Bob vacila por un brevísimo instante.

– Sería beneficioso que cooperásemos -dice-. Manténgase en contacto con nosotros.

– ¿Por qué?

– Tenemos intereses comunes. Usted quiere encontrar a la niña; nosotros queremos encontrar a la madre. A Ontaveroz no le hace gracia que Jessica ande suelta por la calle sabiendo todo lo que sabe.

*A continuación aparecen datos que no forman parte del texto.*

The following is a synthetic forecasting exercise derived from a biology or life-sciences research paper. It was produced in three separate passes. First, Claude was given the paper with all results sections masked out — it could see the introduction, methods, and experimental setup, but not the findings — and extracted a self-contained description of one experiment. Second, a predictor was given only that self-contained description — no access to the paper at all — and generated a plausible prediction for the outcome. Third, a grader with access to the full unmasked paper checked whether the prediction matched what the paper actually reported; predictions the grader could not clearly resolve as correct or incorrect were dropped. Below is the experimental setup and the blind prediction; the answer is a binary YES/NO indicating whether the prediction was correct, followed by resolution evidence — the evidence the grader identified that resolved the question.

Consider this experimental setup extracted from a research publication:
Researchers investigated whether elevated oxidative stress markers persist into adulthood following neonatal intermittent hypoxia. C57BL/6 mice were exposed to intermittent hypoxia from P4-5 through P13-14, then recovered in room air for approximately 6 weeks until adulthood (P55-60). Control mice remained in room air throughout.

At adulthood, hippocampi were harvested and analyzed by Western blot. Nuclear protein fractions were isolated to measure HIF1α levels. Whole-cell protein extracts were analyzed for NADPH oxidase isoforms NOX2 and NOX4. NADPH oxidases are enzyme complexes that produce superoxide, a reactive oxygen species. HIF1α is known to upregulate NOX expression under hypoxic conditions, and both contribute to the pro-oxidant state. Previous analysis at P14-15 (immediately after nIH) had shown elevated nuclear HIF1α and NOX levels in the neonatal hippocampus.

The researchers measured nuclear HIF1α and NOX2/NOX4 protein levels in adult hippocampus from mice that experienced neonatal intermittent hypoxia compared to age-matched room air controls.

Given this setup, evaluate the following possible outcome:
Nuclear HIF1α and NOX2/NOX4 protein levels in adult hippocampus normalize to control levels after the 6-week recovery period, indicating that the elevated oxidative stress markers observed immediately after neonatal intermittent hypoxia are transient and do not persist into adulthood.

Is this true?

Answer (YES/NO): YES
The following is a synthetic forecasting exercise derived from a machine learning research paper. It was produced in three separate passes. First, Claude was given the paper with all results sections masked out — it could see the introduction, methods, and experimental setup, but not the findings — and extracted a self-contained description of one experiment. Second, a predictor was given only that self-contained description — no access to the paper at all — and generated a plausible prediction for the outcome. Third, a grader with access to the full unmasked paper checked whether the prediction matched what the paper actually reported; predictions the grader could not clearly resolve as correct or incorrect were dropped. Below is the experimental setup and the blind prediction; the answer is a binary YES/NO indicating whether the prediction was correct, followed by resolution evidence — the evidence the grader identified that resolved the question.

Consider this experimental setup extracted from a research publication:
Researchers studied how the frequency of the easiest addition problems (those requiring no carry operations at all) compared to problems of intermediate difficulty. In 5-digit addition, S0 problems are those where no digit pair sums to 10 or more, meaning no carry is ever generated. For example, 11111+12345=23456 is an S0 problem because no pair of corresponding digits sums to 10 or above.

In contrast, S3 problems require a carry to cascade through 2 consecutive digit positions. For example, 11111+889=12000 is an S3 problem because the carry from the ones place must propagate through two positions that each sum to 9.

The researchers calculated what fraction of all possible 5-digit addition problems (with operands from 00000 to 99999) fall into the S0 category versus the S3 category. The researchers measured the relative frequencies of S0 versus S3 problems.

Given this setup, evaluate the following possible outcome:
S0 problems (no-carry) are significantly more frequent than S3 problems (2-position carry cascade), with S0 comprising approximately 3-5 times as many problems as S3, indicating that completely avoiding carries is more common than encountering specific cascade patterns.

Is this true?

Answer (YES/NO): NO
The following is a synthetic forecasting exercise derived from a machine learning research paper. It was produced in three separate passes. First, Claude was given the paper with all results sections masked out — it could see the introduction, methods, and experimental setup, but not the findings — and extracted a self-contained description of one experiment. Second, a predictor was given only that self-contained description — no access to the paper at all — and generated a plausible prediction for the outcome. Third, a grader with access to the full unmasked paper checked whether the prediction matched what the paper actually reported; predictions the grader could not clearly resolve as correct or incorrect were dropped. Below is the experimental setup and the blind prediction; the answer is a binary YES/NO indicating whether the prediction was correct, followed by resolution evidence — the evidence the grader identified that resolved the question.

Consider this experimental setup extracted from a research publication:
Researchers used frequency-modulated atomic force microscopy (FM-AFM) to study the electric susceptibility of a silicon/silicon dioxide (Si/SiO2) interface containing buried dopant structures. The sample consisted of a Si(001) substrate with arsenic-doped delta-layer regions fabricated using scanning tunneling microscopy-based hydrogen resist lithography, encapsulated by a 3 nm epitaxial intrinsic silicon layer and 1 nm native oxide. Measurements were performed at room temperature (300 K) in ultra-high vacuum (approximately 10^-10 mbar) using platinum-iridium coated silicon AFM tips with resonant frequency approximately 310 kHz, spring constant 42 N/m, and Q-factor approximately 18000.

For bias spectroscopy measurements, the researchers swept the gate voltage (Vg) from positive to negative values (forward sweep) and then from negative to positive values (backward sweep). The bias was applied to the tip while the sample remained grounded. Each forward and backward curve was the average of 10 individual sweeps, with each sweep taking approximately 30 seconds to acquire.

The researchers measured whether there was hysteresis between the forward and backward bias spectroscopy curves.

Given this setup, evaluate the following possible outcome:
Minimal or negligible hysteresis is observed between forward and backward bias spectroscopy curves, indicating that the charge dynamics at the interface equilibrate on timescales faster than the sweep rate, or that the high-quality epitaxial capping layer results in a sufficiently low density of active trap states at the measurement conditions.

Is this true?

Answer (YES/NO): YES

– ¿Aunque ella no lo haya delatado? Si lo que usted dice es cierto, la chica cumplió una sentencia de dos años y en ningún momento mencionó el nombre de él.

– Eso fue entonces. Esto es ahora -dice Bob-. Las personas como Ontaveroz tienen una marcada tendencia a la inseguridad. Ésa es su enfermedad ocupacional. También nos han contado que antes de ingresar en prisión, la chica había apartado algún dinero. Probablemente, ahora está viviendo de él: del dinero que le dieron por la droga que había transportado al otro lado de la frontera pocas semanas antes de su arresto. Ese dinero pertenecía a Ontaveroz y a sus amigos. Y ellos desean recuperarlo.

– Pero lo que más desean es verla a ella muerta -dice Jack-. Lo cual, si no me equivoco, podría resultar una grave complicación para la niña.